They remember a time when they could take their families out on the boat, go swimming or fishing. But that time is no more.
Lake Waldon Village residents, living on Gulick Lake, are saddened that the water has near dried up, and they want something done about it.
“It’s gone. There’s no more lake. We used to ice skate out here. Go out on the boat. No longer,” Chuck Hamann said, who has lived in the subdivision for eight years.
Of the 18-acre lake, which used to have water levels six to eight feet deep, approximately a half an acre of water is left.
This isn’t a new problem, though. The lake has been receding since at least the year 2000. And it’s been that long since Lake Waldon Village residents have been wanting to know just why this is happening.
“Everyone’s been out here,” Hamann said, noting Department of Environmental Quality, DNR, Independence Township consulting firm Hubbell, Roth and Clark, township attorneys and more.
They thought they had found a cure in 2001, with a new pump station diverting storm water runoff from Clarkston High School retention ponds through a gravity drain and into Gulick. The $312,000 pump station helped stop flooding on Almond Lane, but only temporarily helped lake levels.
Water levels did rise. Boats did come back. And residents began to enjoy their lake again. Then, their hopes began to sink.
The lake is the worst it has ever been, Hamann said.
“It’s just a shame because it was a real wildlife area,” eight-year resident Brenda Vanderheyden said. “We had deer. Kids would come down and swim and fish. You could go out on your paddle boat, or rowboat. You could skate in the winter. We had a park in our subdivision and now its gone. Now its nothing. It’s a big swamp of muck.”
That quicksand-like muck is a safety concern as well for residents living on the lake with children.
“It was a beautiful lake and now it’s just dangerous,” Mark Benson said, of the lake’s leftover quicksand-like muck. Benson has lived there for seven years and has two children.

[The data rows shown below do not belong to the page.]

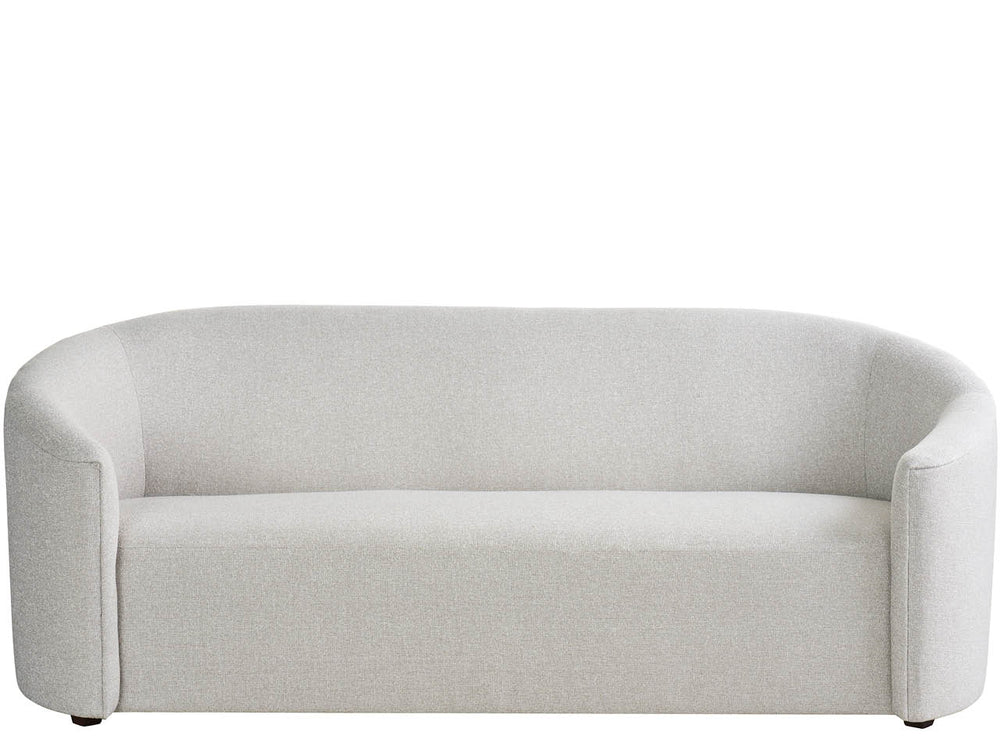 Universal Furniture Serenity  Sofa   U154501-1054-2-universal
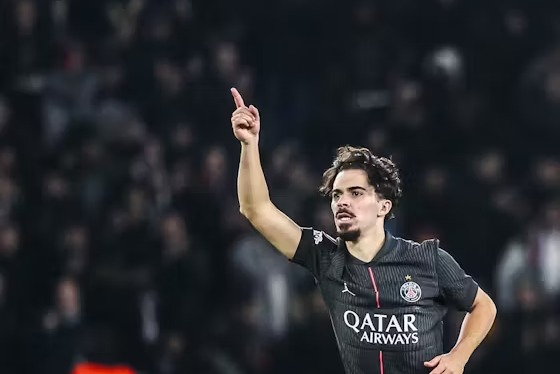 نظر ستاره پاری‌سن‌ژرمن درباره فینال مقابل فلامنگو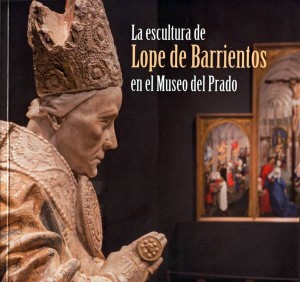 11811413_797646777019081_7535941896253817542_n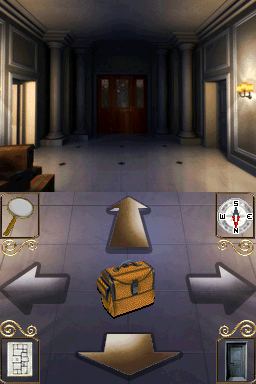 Screenshot Safecracker : Expert en Cambriolage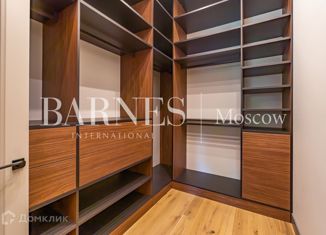 Продажа дома, 269 м2, Краснознаменск, Комсомольский бульвар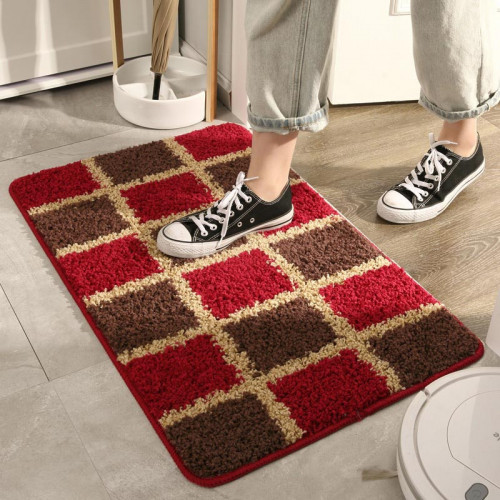 product.name
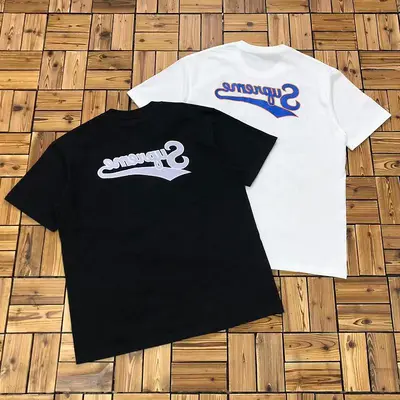 ¥~72 SUP⭐EME T-SHIRT 05282564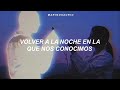 Lord Huron The Night We Met Sub Español Si Lloras Con Esta Canción Eres De Los Míos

Awhile back, Benson recalled, an autistic child living in the area was lost. Everyone’s biggest fear was that the child wandered out and sank in the muck, he said. The child was safe, but the danger still exists.
Residents have theories on why the lake has dried, everything from new construction to dry weather. But Hamann thinks the biggest culprit is a watershed on Gulick Drive that no longer diverts water into the lake like it once did.
Vanderheyden said, “It’s kind of strange because we’ve been trying to address the problem and no one seems to know. We don’t know what’s causing the problem, and nobody really seems to care about it. Except us.”
Independence Township Trustee Dave Wagner went to see for himself the state of Gulick Lake. “I didn’t know it was this bad. This is unbelievable. It’s hard to say what’s causing this. This has been here forever. Is it from the new construction around here? Has water been blocked from another area? I mean, it’s definitely not normal. And even though we’ve had a dry year, we’ve had plenty of rain in the last month. You would think this thing would be filled right back up again.”
Wagner suggested residents attend an upcoming board meeting to voice concerns during the public forum.
“Obviously we’ll have to have Hubbell, Roth and Clark look into it and see what the problem is. It has to come before us in order to make that kind of decision. There has to be some cause. This is not a natural thing. There definitely needs to be some help out here.”
Consultant Tom Biehl of Hubbell, Roth and Clark said the firm would be more than willing to look into the problem, once given the word from the township.
“No, hydro-geologic study has been done that I know of,” he said. It will first need to be determined what type of lake Gulick is –ground water fed or surface water fed. If surface water, the dry season could be the main culprit, he said.